* Start Source excerpt *
#  >  > Occult Discussion >  >  > Angels & Demons >  >  >  My Guardian Demon

## E7than

Okay, so several weeks ago or so I had a dream I was surrounded in darkness. I didn't feel scared, happy, or any emotion at all. I heard a clear but gental voice whisper the name "Raim" as if it were a female voice. Then, it spelled out slowly "Raim" in glowing red letters. I looked up the name and I found he was one of the goetia demons also known as "Raum" and the Joy of Satan website claims he is also the ancient Egyptian God "Khnum" who was a creature and water deity. I haven't tried to summon/invite him or anything like that yet, but this got me very interested.
* End Source excerpt *
* Start Data lines *
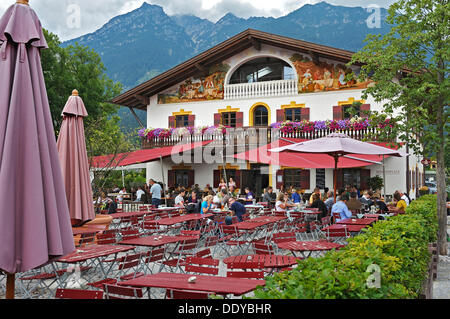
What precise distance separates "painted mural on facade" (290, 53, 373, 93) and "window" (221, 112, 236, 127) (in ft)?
* End Data lines *
[Task requirements]:
A: Retype the guardian demon forum post from "Okay, so several" up to and including "me very interested.", keeping every word and mark unchanged.
B: Continue the forum post about the dream of the name "Raim" from its last sentence onward.

[Answers to the exercise]:
A:
Okay, so several weeks ago or so I had a dream I was surrounded in darkness. I didn't feel scared, happy, or any emotion at all. I heard a clear but gental voice whisper the name "Raim" as if it were a female voice. Then, it spelled out slowly "Raim" in glowing red letters. I looked up the name and I found he was one of the goetia demons also known as "Raum" and the Joy of Satan website claims he is also the ancient Egyptian God "Khnum" who was a creature and water deity. I haven't tried to summon/invite him or anything like that yet, but this got me very interested.

B:
About a week or so after that, I was casting a spell with a sigil I made using the Avern Alphabet and latin all mixed together. After casting this spell, I saw a man with the head of a white goat, black and red eyes(similar to the doll from saw), and long black robes, darker than any shade of black I had ever seen. I'm not sure if this is Raim/Raum simply because Raim/Raum has the head of a Ram, not a goat. But ever since seeing this demon, I've felt his presince and I've felt so happy. From what I can tell, in my minds eye, I think his name starts with a Z.

But what I don't get is, why would Raim/Raum send me his name in a dream then me see this whole other being? Can anyone help me on this?

----------


## E7than

I have a ouija board, but it usually doesn't work well with me. I will try again.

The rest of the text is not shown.